The screen sports an impressive ocean view from his hometown on the Massachusetts North Shore.
"At the end of the day, I'm in Marblehead," said Zazoulin, "so this is worth it for me."
Before you jump to any conclusions about his carbon footprint, know that Zazoulin's daily commute is accomplished via public transportation. He is one of a number of NSSC employees who use mass transit to get to and from work.
"I haven't registered a vehicle since 2007," Zazoulin said. "If I were driving, it would be over an hour ride (one way)."
Zazoulin and other NSSC civilian employees using public transportation receive a monthly commuter stipend of up to $125 apiece. Terry Garrahan, the installation's transit benefit coordinator, said U.S. Department of Transportation TRANServe Debit Cards make the process easier than ever.

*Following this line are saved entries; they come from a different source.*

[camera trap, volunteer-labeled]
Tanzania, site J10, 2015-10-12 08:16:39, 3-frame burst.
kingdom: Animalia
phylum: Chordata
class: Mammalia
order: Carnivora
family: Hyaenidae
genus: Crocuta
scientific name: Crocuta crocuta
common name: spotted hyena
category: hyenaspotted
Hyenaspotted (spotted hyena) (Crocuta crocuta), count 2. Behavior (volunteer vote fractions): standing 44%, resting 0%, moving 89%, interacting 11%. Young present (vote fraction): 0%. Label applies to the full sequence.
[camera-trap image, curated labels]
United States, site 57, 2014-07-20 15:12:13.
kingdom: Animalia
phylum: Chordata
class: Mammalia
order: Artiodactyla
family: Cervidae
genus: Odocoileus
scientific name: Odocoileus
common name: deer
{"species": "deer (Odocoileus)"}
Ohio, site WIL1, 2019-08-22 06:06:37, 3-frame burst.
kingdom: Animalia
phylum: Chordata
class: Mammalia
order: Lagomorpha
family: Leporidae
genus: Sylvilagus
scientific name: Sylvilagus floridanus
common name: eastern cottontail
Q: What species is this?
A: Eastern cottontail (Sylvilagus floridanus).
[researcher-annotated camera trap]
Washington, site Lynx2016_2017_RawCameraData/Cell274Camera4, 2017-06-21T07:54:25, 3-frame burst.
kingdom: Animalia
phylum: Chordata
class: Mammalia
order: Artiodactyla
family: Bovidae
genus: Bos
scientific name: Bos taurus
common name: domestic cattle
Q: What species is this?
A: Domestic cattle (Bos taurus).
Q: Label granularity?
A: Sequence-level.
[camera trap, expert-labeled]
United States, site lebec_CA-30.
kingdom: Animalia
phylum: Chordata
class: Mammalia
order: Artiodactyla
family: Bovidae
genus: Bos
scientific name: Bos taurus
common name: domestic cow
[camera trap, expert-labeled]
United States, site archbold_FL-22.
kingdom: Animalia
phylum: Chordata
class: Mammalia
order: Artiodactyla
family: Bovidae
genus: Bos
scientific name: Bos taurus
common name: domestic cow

"A debit card is now provided to commuters to offset fare amounts," said Garrahan, adding that "$125 is electronically uploaded to a debit card on the 10th of each month. Each employee has until the 9th of the following month to use the uploaded amount towards purchasing a monthly commuter pass."
According to Zazoulin, the stipend helps to defray his $278 monthly cost for using express buses, commuter rail, and shuttles to reach Natick and home.
"It's really nice to have this program," Zazoulin said. "It beats hopping in the car every day."
Zazoulin pointed out that he avoids wear and tear on a car, buying gasoline, and dealing with congestion on the roadways around Boston. Instead, he works on his laptop, reads or sleeps while he rides.
"You're not sitting in traffic," Zazoulin said. "You're not getting stressed out."
What about the occasional delays associated with using public transportation? Zazoulin gets MBTA schedule updates through a smartphone application.
"You can tell when the next train is arriving, when the next bus is arriving," Zazoulin said.
According to a recent online survey of NSSC employees conducted for the Massachusetts Department of Environmental Protection, 83.2 percent of respondents commute to and from the installation alone by car. Zazoulin's daily trip shows that alternatives -- mass transit, ride matching, guaranteed rides home, and bicycle incentives -- do exist.
"It's pretty safe and pretty reliable, and it's pretty extensive for a transit system," Zazoulin said. "I have taken a train, a boat ride, a bus ride and a shuttle ride, all in one day."